"""

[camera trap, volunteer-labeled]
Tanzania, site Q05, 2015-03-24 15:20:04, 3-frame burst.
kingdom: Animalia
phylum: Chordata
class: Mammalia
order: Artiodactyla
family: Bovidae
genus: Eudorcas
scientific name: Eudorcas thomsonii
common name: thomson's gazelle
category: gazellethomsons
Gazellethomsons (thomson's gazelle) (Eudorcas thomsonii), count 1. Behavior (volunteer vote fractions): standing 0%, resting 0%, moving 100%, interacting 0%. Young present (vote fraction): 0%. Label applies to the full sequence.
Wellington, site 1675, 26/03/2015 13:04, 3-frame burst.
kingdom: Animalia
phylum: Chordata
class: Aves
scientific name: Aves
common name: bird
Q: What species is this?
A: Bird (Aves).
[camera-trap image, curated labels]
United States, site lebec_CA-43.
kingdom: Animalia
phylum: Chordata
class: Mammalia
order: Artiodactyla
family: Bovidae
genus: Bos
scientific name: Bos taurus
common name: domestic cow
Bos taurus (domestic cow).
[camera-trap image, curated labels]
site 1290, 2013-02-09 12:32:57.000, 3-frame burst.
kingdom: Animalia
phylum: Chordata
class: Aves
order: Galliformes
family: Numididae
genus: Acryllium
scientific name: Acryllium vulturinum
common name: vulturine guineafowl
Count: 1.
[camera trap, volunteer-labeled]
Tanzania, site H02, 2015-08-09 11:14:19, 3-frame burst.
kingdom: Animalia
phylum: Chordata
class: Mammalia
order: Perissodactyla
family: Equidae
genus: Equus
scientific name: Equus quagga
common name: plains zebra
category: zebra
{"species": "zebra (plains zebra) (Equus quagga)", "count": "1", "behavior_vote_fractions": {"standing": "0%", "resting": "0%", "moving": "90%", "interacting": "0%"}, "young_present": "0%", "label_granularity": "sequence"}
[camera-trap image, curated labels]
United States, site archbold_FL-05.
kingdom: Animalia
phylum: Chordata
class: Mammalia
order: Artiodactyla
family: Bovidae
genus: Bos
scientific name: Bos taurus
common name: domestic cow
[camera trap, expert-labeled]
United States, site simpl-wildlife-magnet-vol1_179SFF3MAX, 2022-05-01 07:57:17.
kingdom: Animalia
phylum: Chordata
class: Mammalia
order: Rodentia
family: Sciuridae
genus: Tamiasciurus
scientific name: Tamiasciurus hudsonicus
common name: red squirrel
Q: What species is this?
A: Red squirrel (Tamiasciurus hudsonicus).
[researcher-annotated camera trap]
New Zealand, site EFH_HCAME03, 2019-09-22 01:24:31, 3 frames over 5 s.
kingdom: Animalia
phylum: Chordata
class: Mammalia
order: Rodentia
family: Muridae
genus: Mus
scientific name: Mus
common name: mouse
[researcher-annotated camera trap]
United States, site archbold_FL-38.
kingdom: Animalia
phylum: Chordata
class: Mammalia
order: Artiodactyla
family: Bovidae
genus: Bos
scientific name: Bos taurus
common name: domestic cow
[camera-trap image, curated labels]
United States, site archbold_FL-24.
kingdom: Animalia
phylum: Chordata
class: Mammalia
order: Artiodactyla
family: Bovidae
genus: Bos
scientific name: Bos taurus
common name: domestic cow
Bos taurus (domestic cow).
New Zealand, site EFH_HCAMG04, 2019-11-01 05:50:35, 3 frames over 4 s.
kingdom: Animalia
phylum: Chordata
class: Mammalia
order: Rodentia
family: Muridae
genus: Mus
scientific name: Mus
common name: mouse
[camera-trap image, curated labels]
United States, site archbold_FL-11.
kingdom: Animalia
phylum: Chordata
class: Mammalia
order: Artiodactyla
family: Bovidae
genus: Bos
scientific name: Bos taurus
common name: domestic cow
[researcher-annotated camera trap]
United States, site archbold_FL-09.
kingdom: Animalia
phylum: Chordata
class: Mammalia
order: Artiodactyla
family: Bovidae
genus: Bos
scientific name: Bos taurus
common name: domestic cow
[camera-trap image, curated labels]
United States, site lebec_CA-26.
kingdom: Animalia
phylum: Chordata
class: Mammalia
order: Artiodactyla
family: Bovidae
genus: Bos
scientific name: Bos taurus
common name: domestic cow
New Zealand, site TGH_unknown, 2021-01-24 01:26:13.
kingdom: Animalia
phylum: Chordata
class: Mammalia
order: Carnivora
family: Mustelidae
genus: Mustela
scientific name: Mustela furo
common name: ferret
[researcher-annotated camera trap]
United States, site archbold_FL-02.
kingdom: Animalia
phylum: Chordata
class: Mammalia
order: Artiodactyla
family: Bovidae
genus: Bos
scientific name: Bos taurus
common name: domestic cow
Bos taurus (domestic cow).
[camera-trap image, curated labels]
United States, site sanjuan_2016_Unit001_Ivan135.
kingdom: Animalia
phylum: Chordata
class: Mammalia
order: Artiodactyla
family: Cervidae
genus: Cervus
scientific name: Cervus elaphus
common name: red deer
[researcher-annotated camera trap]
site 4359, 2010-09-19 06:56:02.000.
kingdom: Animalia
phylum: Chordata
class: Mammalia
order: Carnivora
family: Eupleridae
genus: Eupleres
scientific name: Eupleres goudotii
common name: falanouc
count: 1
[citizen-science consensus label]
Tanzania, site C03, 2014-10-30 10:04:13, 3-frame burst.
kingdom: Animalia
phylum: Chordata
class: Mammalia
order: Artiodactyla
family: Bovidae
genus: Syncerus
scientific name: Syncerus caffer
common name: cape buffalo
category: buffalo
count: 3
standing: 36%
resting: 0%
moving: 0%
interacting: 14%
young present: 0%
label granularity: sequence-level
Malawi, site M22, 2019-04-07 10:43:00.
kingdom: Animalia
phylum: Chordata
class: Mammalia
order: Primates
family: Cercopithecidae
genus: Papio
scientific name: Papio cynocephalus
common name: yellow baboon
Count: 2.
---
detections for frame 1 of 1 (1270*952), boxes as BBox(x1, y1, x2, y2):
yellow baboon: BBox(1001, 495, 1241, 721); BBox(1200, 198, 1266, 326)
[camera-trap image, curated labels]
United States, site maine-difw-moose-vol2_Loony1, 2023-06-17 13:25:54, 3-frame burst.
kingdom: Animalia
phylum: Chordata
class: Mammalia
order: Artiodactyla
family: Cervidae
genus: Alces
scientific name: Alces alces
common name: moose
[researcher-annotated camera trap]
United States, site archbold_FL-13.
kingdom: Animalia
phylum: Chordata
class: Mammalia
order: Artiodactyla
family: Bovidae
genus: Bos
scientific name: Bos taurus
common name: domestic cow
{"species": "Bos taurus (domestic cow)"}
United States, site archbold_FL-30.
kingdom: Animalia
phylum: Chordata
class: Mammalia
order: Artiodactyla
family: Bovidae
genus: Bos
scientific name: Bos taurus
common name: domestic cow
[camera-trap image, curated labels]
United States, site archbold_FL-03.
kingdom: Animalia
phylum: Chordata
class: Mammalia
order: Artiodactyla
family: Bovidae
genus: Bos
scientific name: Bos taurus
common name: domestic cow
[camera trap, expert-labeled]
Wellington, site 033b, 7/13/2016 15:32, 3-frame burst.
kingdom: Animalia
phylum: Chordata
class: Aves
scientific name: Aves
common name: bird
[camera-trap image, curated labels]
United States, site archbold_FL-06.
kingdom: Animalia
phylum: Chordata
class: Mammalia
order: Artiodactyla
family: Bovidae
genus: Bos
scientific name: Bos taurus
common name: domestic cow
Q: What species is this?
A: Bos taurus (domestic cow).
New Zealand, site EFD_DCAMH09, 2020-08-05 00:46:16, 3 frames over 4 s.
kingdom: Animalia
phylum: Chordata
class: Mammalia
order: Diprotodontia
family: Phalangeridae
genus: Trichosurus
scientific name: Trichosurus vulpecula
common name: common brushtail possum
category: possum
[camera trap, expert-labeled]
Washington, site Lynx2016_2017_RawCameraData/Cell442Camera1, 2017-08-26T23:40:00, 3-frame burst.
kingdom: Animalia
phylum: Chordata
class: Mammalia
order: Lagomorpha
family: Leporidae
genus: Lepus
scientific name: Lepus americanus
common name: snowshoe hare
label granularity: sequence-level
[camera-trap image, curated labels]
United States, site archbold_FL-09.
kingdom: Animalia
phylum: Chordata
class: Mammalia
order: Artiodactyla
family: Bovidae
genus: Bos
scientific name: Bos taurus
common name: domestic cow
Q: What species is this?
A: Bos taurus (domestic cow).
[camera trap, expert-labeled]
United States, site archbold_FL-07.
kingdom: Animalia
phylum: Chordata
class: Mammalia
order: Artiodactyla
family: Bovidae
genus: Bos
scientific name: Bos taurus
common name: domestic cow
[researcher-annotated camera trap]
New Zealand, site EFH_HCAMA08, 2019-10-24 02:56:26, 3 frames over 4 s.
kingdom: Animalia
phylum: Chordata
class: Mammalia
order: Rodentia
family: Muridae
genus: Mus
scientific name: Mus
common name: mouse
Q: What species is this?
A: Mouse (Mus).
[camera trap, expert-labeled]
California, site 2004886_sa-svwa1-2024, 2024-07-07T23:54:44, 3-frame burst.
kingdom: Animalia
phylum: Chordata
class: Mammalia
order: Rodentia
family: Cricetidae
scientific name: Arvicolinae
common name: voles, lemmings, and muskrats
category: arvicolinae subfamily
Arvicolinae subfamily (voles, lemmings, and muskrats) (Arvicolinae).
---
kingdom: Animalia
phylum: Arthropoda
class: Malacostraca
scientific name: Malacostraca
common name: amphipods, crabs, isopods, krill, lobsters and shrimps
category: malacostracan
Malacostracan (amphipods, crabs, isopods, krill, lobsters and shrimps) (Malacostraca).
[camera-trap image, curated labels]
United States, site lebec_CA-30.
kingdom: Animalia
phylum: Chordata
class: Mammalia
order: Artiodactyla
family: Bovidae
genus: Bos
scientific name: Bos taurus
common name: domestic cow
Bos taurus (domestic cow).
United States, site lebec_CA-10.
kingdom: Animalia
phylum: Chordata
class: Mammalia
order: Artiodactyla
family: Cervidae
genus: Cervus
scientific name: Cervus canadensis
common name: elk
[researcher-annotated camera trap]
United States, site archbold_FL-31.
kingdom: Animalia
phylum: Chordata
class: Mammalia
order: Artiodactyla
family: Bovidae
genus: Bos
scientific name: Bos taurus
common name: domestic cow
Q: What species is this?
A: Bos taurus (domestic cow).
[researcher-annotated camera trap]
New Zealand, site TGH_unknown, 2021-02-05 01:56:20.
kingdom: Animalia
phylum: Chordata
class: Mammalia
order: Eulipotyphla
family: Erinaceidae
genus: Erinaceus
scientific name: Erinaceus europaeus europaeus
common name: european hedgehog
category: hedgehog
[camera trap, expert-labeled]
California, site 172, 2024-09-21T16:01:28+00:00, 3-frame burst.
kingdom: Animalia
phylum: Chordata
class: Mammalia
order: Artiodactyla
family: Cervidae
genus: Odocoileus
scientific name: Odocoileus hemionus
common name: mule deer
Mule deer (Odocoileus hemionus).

"""

### Task details
Retype the entries exactly from the first line, stopping after the line with "Tanzania, site H02, 2015-08-09".

### Task answer
[camera trap, volunteer-labeled]
Tanzania, site Q05, 2015-03-24 15:20:04, 3-frame burst.
kingdom: Animalia
phylum: Chordata
class: Mammalia
order: Artiodactyla
family: Bovidae
genus: Eudorcas
scientific name: Eudorcas thomsonii
common name: thomson's gazelle
category: gazellethomsons
Gazellethomsons (thomson's gazelle) (Eudorcas thomsonii), count 1. Behavior (volunteer vote fractions): standing 0%, resting 0%, moving 100%, interacting 0%. Young present (vote fraction): 0%. Label applies to the full sequence.
Wellington, site 1675, 26/03/2015 13:04, 3-frame burst.
kingdom: Animalia
phylum: Chordata
class: Aves
scientific name: Aves
common name: bird
Q: What species is this?
A: Bird (Aves).
[camera-trap image, curated labels]
United States, site lebec_CA-43.
kingdom: Animalia
phylum: Chordata
class: Mammalia
order: Artiodactyla
family: Bovidae
genus: Bos
scientific name: Bos taurus
common name: domestic cow
Bos taurus (domestic cow).
[camera-trap image, curated labels]
site 1290, 2013-02-09 12:32:57.000, 3-frame burst.
kingdom: Animalia
phylum: Chordata
class: Aves
order: Galliformes
family: Numididae
genus: Acryllium
scientific name: Acryllium vulturinum
common name: vulturine guineafowl
Count: 1.
[camera trap, volunteer-labeled]
Tanzania, site H02, 2015-08-09 11:14:19, 3-frame burst.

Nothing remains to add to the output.